The executive said he could not confirm reports of a sharp growth in the parallel market for luxury goods as a consequence of the weak euro, though he acknowledged it was a concern.
“It’s an issue for the industry, it’s an issue for our brands. We are facing this issue by working on the distribution, by safeguarding the exclusivity of our distribution, by accelerating the launch of Web sites in China, in Chinese, with the possibility to pay in Chinese currency,” he said.
Regarding Gucci, Jean-François Palus, group managing director at Kering, said it was unrealistic to expect the new hires to have an impact on first-quarter sales.
“This industry has a slow metabolism,” he cautioned. “We are very pleased with what the team is doing, with the new organization, the new ways of working and the new ideas that they have, and so we are confident that this will bear fruit in the near future.”
François-Henri Pinault, Kering’s chairman and ceo, earlier this year said Gucci could see a turnaround as early as the second half of 2015, when Michele’s first collections will be delivered to stores.
In the meantime, the maker of horsebit loafers and Jackie handbags has deliberately terminated some wholesale accounts, in particular in Europe, and held back shipment of the final collection designed by Michele’s predecessor, Frida Giannini.
“We have deliberately decided not to ship some products this quarter in order to avoid a disappointing sellout for our wholesale accounts with a product coming from the old design,” Duplaix explained.
As a result, Gucci’s wholesale revenues were down 23 percent in the first quarter. Retail sales, which account for 83 percent of revenue, fell 4 percent on a comparable basis, with Western Europe up 6 percent and North America flat, but Japan down 9 percent and Asia Pacific losing 10 percent.

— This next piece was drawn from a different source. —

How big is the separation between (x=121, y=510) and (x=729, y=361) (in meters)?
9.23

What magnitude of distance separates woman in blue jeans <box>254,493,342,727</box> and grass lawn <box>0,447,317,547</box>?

Among the measures to be implemented at Gucci in coming months is a reduction in the number of sku’s; the upgrading of products bearing the GG logo; a refreshment of the store network, with new finishes for floors, counters and displays; improved assortments, and the creation of a “unique” omnichannel structure, Duplaix said.
“Before the end of the third quarter, Gucci will have launched a new best-in-class front-end platform enabling the timely rollout of new functionalities in this field,” he said of the group’s plans for growing e-commerce.
Revenues at Bottega Veneta were up 3.1 percent on a comparable basis in the quarter to 290 million euros, or $327 million.
Retail sales in North America were flat, a situation Kering hopes to remedy by adding more U.S. department store accounts this year to increase the brand’s visibility. Sales in Bottega’s stores in Western Europe, however, registered a 34 percent jump, boosted by heavy tourism flows on the back of the weaker euro.
Saint Laurent saw revenues grow by 21.2 percent on a comparable basis to 211.4 million euros, or $239 million. Sales in directly operated stores increased 39 percent in North America, 29 percent in Western Europe and 22 percent in Japan.
Revenues at the group’s other luxury brands were down 4.5 percent on a comparable basis, dragged down by a double-digit decrease at jeweler Boucheron and a subdued performance at watch brands such as Ulysse Nardin, hit by the ongoing political crisis in Russia.
Balenciaga again saw double-digit sales increases across retail and wholesale, while Stella McCartney and Alexander McQueen both posted “vigorous” growth.
Meanwhile, revenues at Puma totaled 825 million euros, or $931 million, driven by strong momentum in its footwear category.